> Text for analysis
None of the transactions contemplated by any Permitted Acquisition will violate
Regulation U of the FRB.

         5.20     HOSTILE SECURITIES TRANSACTIONS. No proceeds of any Loan will
be used to acquire from any Person any security in a transaction that is hostile
from the point of view of such Person.

         5.21     INVESTMENT COMPANY ACT, ETC. No Borrower Party is an
investment company registered or required to be registered under the Investment
Company Act of 1940, as amended, or a company controlled (within the meaning of
such Investment Company Act) by such an investment company or an affiliated
person of, or promoter or principal underwriter for, an investment company, as
such terms are defined in the Investment Company Act of 1940, as amended. No
Borrower Party is subject to regulation under the Public Utility Holding Company
Act of 1935, the Federal Power Act or the Interstate Commerce Act.

                                      -26-

<PAGE>

         5.22     FILINGS. All registration statements, reports, proxy
statements and other documents, if any, required to be filed by Company with the
Securities and Exchange Commission pursuant to the Securities Act of 1933, as
amended, and the Securities Exchange Act of 1934, as amended, have been filed,
and such filings are complete and accurate in all material respects and contain
no untrue statements of material fact or omit to state any material facts
required to be stated therein or necessary in order to make the statements there
in not misleading in light of the circumstances in which made.

         5.23     BROKER'S FEES. No broker or finder is entitled to compensation
for services rendered with respect to the loan transactions contemplated by this
Agreement and the other Loan Documents.

         5.24     INDEBTEDNESS OUTSTANDING ON CLOSING DATE. Schedule 5.24 lists,
as of the Closing Date, all outstanding Indebtedness of Company and its
Subsidiaries in excess of $1,000,000, all Liens on property of Company and its
Subsidiaries securing Indebtedness in excess of $1,000,000 and all contractual
obligations undertaken by the Company and its Subsidiaries in connection with
Indebtedness in excess of $1,000,000 restricting Liens on property of Company
and its Subsidiaries.

         5.25     PROJECTIONS. Notwithstanding anything in the Loan Documents to
the contrary, no Borrower Party shall be construed as having made any
representation, warranty or covenant with respect to any projection or forecast,
or the achievement thereof, except that whenever Company or its Subsidiaries
shall from time to time deliver projections in connection with any Loan
Document, to the best knowledge of Company when delivered, the assumptions set
forth in such projections are reasonable and consistent with each other and with
all facts known to Company at such time, and such projections are reasonably
based on such assumptions.

         5.26     FULL DISCLOSURE. Company has disclosed to Lender all
information regarding the business, operations, property, financial condition,
or business prospects of itself and every Covered Person which is reasonably
likely to have a Material Adverse Effect.

         5.27     USE OF PROCEEDS. None of the proceeds of the Loans will be
used directly or indirectly to fund a personal loan to or for the benefit of a
director or executive officer of Borrower or a Guarantor.

> Problems to solve
• a. According to the loan agreement excerpt, what dollar amount must Indebtedness exceed to be listed in Schedule 5.24?
• b. In the loan agreement excerpt, section 5.22 says the filings omit no material facts beyond those required to be stated in them. Explain why those other facts matter.
• c. Please print the stretch of the loan agreement excerpt from "None of the transactions" through "of such Person.".

> Provided records

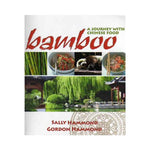 Bamboo: A Journey with Chinese Food - Sally Hammond & Gordon Hammond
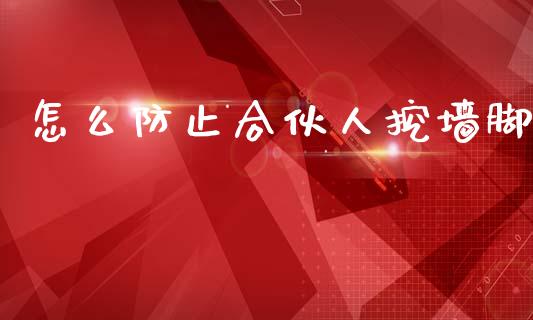怎么防止合伙人挖墙脚_https://wap.lxcailiao.com_融资担保_第1张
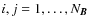 $i,j=1,\ldots,N_{\bm B}$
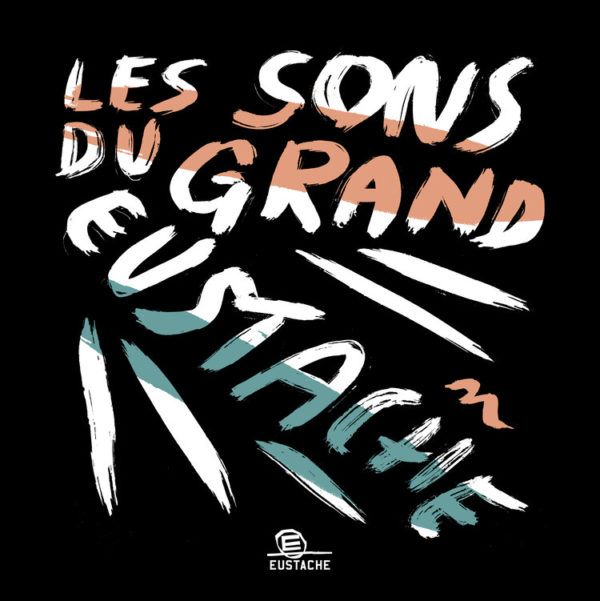 LE GRAND EUSTACHE - "Les Sons du Grand Eustache" - CD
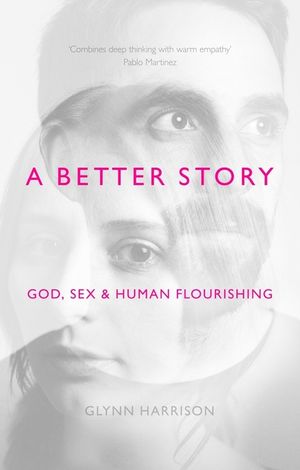 A Better Story: God, Sex And Human Flourishing image number 0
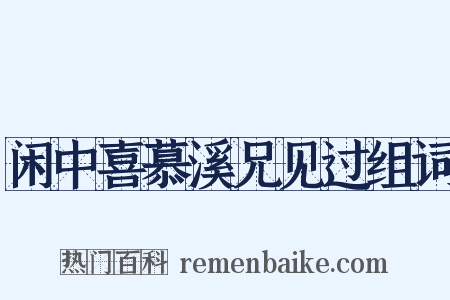 闲中喜慕溪兄见过组词是什么意思的图片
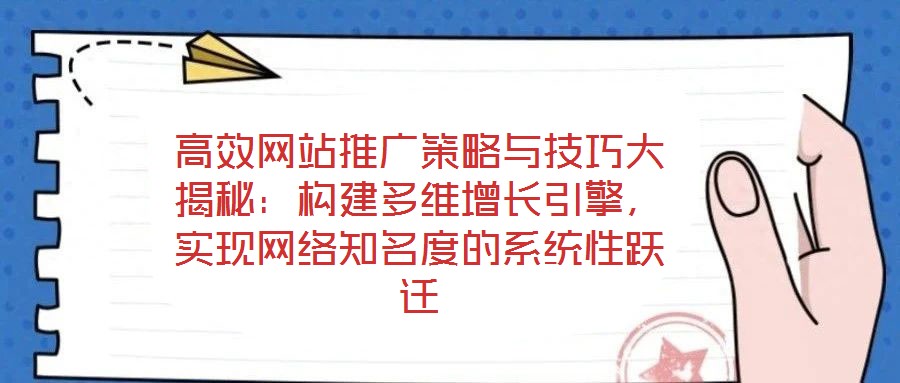 高效網站推廣策略與技巧大揭秘：構建多維增長引擎，實現網絡知名度的系統性躍遷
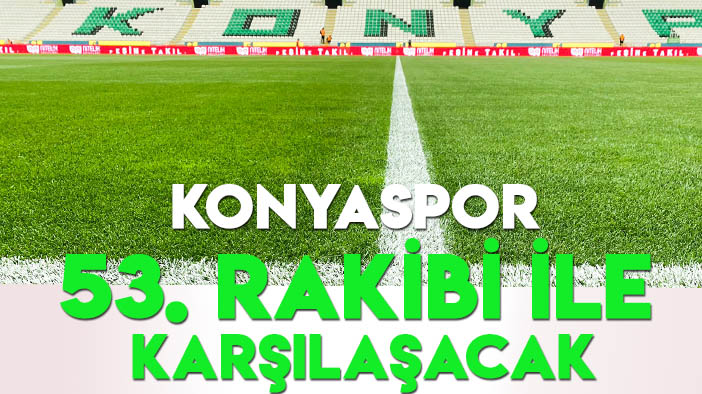 Konyaspor Süper Lig'de 53. farklı rakibiyle karşı karşıya gelecek
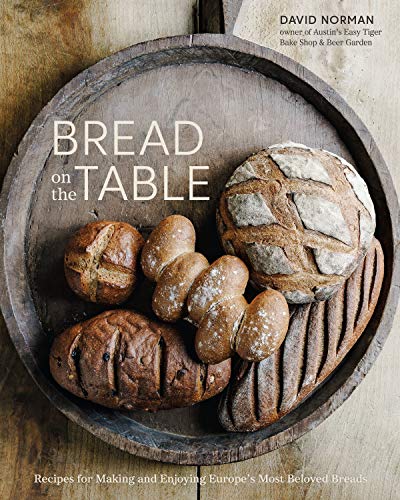 Bread on the Table: Recipes for Making and Enjoying Europe's Most Beloved Breads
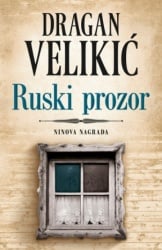 RUSKI PROZOR - Dragan Velikić ( 7213 )-1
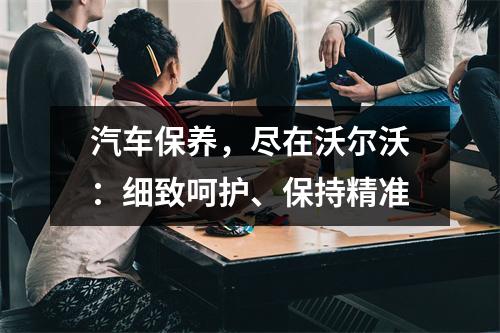 汽车保养，尽在沃尔沃：细致呵护、保持精准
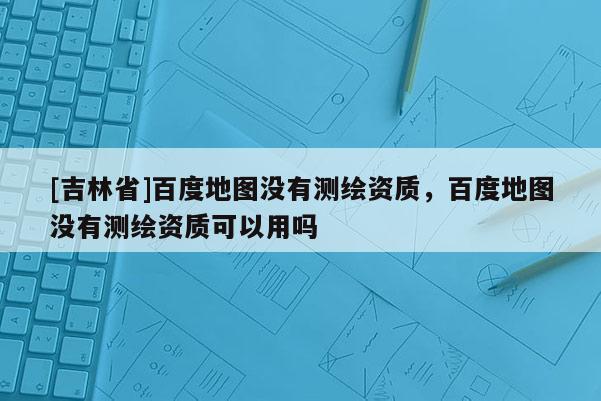 [吉林省]百度地圖沒有測繪資質(zhì)，百度地圖沒有測繪資質(zhì)可以用嗎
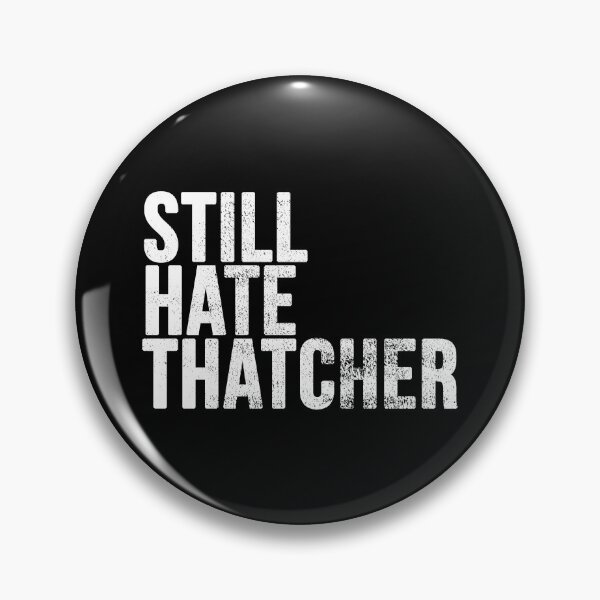 Item preview, Still Hate Thatcher [Worn Look] designed and sold by politicalamity.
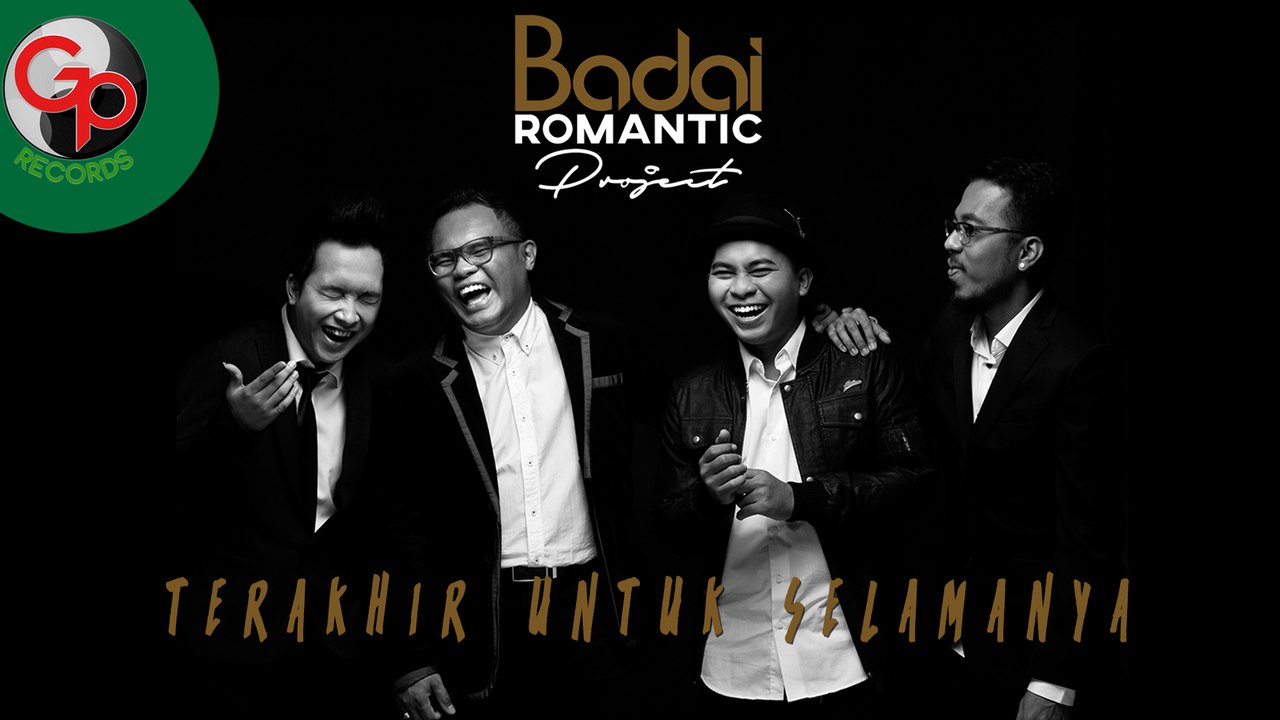 BADAI ROMANTIC PROJECT - Terakhir Untuk Selamanya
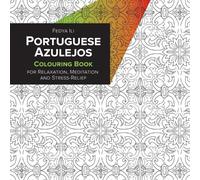 Fedya Ili Portuguese Azulejos Coloring Book for Relaxation, Meditati (Tascabile)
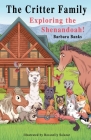 The Critter Family: Exploring the Shenandoah! (Illustrated Action & Adventure Chapter Book for Ages 7-12/The Critter Family Series Book 2) Cover Image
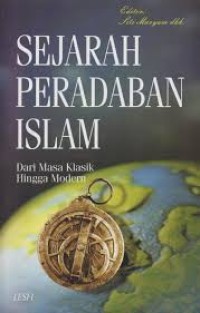 SEJARAH PERADABAN ISLAM DARI MASA KLASIK HINGGA MODERN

> Expected results
• a. $1,000,000.

• b. The filings must not leave out material facts needed to keep the statements in them from being misleading, given the circumstances in which they were made. So a fact matters even if no rule requires it, when leaving it out would make a statement misleading.

• c.
None of the transactions contemplated by any Permitted Acquisition will violate
Regulation U of the FRB.

         5.20     HOSTILE SECURITIES TRANSACTIONS. No proceeds of any Loan will
be used to acquire from any Person any security in a transaction that is hostile
from the point of view of such Person.